Wednesday, April 11, 2007

Highly spirited

Things continue to grow at a whirlwind pace. I have even helped Ruth in her gardening job at some nearby estates. She's is a pleasant lady who does not have airs and her temperament suits mine near perfect. With her around, I feel I am gradually picking up the confidence that has fizzled down the drains in the past years. The nightmare of all elderlies is being lonely in their advancing years and now I have purged that nightmare off my mind. I wish to treasure this relationship for the remaining years of my life. I have confidence Ruth feels the same as me too. I can't really say enough of thanks to Marie Callas for helping!

Sunday, April 8, 2007

Happiness in the air

There is happiness in the air because my relationship with Ruth has improved a lot over the last couple of days even to the extend of feeling rather shocked myself. Maybe I had been used to the loneliness that's why and never had I felt so invigorated. It is as if something above had sent me from a place that is full of loneliness to a place where there's more more loneliness. For this I got to thank Marie Callas as she's the one who tells me not to give up anymore but have faith in her ability to help through through the testing periods. I nearly forgotten that I still need to maintain this blog and gosh, it's a pleasure to blog about this.

Thursday, April 5, 2007

Do you mind....

Easter is near and I'm inviting Ruth to go to the church for a spiritual and repenting session as an act of faith. This is my yearly must do since I married my ex-wife. I still follow this practice ever since we divorced and I usually have a nice chat with her at the church. We are friends but we seldom meet as she's busy with her own family too.

Ruth is a divorcee too but she is working as a gardener for some wealthy families to man their gardens and it's a laborious job I gather. But she's cheerful type and regards that as her daily exercise, don't you think it's a positive way of looking at a job?

I'm seeing her at the park later and wish me luck too as this is the first time I going to invite her to somewhere else.

Tuesday, April 3, 2007

Dear Marie Callas, I'm happy!

No posts from my the past few days but I was very happy. My soar throat has nearly recovered and I'm clearing it by drinking some Chinese herbal drinks I bought at the supermarket. Well, it has been sometime since I was so happy. The lady I met at the park, Ruth, and I have really become good friends. We almost met everyday for a couple of hours. We really have a lot in common and talking to her is natural and enjoyable. I'm thinking of inviting her to my house for a visit maybe. I wonder how she feels about it. Thanks Marie Callas for your help! This is really my wish.

I'm a retiree and now I read that our PM Mr Howard wants us to work longer till late 60s. Many netizens are unhappy with him now because this concept is very alien to this country. It's very difficult for employees to find a job once they are old, it's the same everywhere, therefore I wonder what is really in the mind of the politicians nowadays.

Friday, March 30, 2007

I met her again

Today my soar throat got much better and finally I could hear my real voice although it was still a bit dry there. Maybe because I've been filled with loneliness for some years and I was determined to change it. I've been thinking about that lady who chatted with me at he park at night. I hope my thought waves are reaching her!

At the late afternoon I pulled Flinch and walked in the direction of the park again but somehow I felt my heartbeat was getting heavier. It seemed like Flinch and sense it too and he wagged his tail heavily while looking at me with anticipation.

Well, my thought energy must have reached her mind; she was there sitting at the same place reading a book. The presence of Flinch somehow help because she saw the dog first and then realised the owner was me!

From then on, it was another afternoon of joy. I even have her email and numbers.

Marie Callas, I have to thank you.

Thursday, March 29, 2007

Strolling at the park

My condition has improved slightly I think. I could barely talk yesterday night but now the voice is clearer. The burning sensation is still there at my throat though. Yesterday I visited my doctor and it cost me nearly $40!! It's so expensive nowadays and in return I received 4 types of medicines. These medicines have strong drowsy effects and in the end, I dozed like a pig for the whole afternoon!

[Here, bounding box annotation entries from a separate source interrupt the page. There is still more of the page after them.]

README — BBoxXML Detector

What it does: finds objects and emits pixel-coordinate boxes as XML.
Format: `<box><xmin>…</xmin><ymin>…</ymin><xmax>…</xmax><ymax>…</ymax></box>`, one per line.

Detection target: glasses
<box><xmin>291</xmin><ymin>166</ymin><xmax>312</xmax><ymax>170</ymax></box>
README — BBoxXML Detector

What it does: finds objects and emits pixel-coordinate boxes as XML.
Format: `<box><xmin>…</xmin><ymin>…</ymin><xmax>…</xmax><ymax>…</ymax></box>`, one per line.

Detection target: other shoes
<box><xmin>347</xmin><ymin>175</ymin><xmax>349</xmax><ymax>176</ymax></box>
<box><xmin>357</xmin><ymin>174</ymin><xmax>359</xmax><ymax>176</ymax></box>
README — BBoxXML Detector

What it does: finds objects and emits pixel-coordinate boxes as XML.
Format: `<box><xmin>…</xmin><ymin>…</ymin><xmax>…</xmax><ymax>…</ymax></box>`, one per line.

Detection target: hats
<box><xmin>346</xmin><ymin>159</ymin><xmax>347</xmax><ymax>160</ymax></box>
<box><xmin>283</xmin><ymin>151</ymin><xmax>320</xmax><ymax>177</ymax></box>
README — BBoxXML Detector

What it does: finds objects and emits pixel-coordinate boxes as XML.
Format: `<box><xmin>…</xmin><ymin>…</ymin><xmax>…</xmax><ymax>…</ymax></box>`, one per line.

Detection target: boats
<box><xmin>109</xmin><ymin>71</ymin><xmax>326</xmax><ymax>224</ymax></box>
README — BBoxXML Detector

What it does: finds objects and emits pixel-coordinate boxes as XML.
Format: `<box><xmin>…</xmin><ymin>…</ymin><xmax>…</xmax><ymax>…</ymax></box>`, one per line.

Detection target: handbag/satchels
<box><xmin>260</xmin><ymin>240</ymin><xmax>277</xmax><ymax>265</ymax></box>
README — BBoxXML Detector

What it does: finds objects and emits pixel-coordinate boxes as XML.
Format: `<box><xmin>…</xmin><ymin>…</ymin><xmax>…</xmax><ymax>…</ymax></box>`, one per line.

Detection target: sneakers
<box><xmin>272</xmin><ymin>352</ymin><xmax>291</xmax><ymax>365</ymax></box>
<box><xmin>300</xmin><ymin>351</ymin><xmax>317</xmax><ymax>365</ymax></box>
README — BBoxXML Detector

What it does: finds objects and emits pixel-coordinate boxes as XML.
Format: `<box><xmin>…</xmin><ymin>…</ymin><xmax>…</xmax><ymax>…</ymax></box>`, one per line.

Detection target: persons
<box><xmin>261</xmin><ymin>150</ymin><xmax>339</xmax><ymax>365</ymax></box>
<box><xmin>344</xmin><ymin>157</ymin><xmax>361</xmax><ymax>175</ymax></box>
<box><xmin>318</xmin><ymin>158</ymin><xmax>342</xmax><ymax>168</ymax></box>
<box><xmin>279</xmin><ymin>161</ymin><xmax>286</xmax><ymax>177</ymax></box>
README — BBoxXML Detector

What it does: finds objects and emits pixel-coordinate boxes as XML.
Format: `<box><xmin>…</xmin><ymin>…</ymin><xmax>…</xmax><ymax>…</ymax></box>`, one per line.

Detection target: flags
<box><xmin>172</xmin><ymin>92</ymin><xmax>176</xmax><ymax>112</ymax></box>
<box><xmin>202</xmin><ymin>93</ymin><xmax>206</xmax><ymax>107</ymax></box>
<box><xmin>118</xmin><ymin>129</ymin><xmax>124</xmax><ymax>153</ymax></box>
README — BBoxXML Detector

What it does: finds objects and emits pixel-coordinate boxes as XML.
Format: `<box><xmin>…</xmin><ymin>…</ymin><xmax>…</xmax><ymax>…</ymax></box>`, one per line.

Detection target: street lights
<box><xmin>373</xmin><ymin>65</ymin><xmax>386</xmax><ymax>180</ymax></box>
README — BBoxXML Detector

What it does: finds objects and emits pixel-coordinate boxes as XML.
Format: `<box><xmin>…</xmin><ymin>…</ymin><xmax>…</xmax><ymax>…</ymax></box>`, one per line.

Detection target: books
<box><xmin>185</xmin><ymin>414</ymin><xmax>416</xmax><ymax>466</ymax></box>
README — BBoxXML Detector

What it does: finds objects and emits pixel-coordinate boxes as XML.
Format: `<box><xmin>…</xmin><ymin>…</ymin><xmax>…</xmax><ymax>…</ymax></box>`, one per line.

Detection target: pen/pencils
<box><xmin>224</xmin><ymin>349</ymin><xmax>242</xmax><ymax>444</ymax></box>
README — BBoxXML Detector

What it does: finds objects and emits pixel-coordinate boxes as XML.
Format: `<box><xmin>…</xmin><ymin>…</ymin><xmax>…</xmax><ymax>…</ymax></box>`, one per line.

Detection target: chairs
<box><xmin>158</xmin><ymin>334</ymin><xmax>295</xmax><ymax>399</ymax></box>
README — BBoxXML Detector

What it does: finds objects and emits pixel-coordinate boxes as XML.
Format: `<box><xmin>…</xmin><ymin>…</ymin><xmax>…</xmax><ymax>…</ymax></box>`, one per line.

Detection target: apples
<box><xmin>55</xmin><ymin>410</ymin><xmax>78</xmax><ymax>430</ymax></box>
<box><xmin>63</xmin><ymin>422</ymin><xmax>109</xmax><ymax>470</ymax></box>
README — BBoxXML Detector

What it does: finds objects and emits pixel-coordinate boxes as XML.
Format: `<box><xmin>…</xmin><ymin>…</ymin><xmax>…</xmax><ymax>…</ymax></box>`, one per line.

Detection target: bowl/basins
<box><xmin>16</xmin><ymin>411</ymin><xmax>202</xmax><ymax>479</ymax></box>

So I spent some free time (I'm free all the time LOL) walking in the parks nearby or venture further down to the beach to feel the freshness of the sea breeze. My dog Flinch absolutely loves this type of outdoor strolling and I'm happy he's my great buddy. Well, along the way, I managed to strike up a conversation with a lady somewhere in my age. We had a long chat sitting at the bench there near the park. It'd been a long time since I had such a good chat despite my soar throat.

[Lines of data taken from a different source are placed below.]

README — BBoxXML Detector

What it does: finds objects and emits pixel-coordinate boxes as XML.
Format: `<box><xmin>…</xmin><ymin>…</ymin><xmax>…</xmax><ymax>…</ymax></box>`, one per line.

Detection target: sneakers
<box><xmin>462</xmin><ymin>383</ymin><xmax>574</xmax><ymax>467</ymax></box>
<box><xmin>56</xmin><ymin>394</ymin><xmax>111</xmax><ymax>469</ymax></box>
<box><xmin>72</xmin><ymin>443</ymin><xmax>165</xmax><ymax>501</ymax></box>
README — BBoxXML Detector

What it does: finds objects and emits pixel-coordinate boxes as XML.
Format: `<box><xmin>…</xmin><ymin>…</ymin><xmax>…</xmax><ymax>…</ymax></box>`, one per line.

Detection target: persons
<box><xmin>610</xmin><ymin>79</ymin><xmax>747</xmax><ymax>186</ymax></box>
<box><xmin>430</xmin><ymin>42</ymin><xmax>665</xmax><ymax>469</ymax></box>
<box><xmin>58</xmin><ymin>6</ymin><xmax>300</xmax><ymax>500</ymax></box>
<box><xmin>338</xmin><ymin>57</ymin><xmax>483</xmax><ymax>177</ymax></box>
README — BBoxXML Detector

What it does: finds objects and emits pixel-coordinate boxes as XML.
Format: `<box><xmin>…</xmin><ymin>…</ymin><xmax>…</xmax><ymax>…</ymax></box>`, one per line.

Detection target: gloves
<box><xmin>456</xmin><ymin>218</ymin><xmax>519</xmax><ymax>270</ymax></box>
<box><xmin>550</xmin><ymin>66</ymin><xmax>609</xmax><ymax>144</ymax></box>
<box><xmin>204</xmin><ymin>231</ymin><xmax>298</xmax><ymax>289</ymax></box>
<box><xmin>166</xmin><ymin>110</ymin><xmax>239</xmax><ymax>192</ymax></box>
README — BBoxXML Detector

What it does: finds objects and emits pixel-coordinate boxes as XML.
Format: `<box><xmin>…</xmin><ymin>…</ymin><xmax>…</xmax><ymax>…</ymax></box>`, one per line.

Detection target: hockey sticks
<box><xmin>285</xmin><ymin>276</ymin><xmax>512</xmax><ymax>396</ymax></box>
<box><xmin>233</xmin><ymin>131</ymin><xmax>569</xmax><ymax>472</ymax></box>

It has been a blessing from Marie Callas I guess for she has predicted I would meet someone who I could get along sometime this month. How accurate she's been!

Tuesday, March 27, 2007

Getting worse

Hate to begin the post negatively, but it's just not getting better. My throat is so soar and dry now that I have problem swallowing food and drinking water. The process is quite torturous and never in my mind had I suffered such bad case.

The throat sweets off the pharmacy are useful and I guess I've no choice but to pay the doc a visit. You know I hate to do that.

Yesterday I heard that there was a house break-in case somewhere down the street where I live. It had been badly ransacked and the owner is inconsolable. Why so such things happen to good men all the time?